### YOUR TASK:
Each of the records below must be reproduced exactly.

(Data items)

━━━━━━━━━━

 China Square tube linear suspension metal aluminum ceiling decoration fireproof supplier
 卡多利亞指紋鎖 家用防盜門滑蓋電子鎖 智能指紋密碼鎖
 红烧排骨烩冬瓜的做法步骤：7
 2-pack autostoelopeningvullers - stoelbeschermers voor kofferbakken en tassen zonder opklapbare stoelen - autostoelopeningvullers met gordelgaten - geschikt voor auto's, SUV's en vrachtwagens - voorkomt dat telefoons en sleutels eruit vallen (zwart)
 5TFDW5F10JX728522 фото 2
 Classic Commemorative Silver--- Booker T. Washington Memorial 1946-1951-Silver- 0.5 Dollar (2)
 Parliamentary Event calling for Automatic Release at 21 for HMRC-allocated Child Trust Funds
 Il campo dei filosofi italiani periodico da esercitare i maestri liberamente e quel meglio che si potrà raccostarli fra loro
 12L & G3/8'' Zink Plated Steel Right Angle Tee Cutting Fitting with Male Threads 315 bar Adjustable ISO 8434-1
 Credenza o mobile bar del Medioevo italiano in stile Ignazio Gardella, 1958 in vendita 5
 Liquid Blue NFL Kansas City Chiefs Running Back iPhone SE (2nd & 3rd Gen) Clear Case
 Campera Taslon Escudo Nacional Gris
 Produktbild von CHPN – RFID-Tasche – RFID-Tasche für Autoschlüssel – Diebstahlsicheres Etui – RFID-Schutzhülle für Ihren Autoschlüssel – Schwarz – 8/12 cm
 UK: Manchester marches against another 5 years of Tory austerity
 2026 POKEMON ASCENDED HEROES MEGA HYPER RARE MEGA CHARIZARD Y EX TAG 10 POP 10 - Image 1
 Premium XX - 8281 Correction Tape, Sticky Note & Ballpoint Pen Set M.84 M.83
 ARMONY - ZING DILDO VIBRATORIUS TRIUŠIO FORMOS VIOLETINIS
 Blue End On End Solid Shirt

━━━━━━━━━━

### EXERCISE RESULT:
 China Square tube linear suspension metal aluminum ceiling decoration fireproof supplier
 卡多利亞指紋鎖 家用防盜門滑蓋電子鎖 智能指紋密碼鎖
 红烧排骨烩冬瓜的做法步骤：7
 2-pack autostoelopeningvullers - stoelbeschermers voor kofferbakken en tassen zonder opklapbare stoelen - autostoelopeningvullers met gordelgaten - geschikt voor auto's, SUV's en vrachtwagens - voorkomt dat telefoons en sleutels eruit vallen (zwart)
 5TFDW5F10JX728522 фото 2
 Classic Commemorative Silver--- Booker T. Washington Memorial 1946-1951-Silver- 0.5 Dollar (2)
 Parliamentary Event calling for Automatic Release at 21 for HMRC-allocated Child Trust Funds
 Il campo dei filosofi italiani periodico da esercitare i maestri liberamente e quel meglio che si potrà raccostarli fra loro
 12L & G3/8'' Zink Plated Steel Right Angle Tee Cutting Fitting with Male Threads 315 bar Adjustable ISO 8434-1
 Credenza o mobile bar del Medioevo italiano in stile Ignazio Gardella, 1958 in vendita 5
 Liquid Blue NFL Kansas City Chiefs Running Back iPhone SE (2nd & 3rd Gen) Clear Case
 Campera Taslon Escudo Nacional Gris
 Produktbild von CHPN – RFID-Tasche – RFID-Tasche für Autoschlüssel – Diebstahlsicheres Etui – RFID-Schutzhülle für Ihren Autoschlüssel – Schwarz – 8/12 cm
 UK: Manchester marches against another 5 years of Tory austerity
 2026 POKEMON ASCENDED HEROES MEGA HYPER RARE MEGA CHARIZARD Y EX TAG 10 POP 10 - Image 1
 Premium XX - 8281 Correction Tape, Sticky Note & Ballpoint Pen Set M.84 M.83
 ARMONY - ZING DILDO VIBRATORIUS TRIUŠIO FORMOS VIOLETINIS
 Blue End On End Solid Shirt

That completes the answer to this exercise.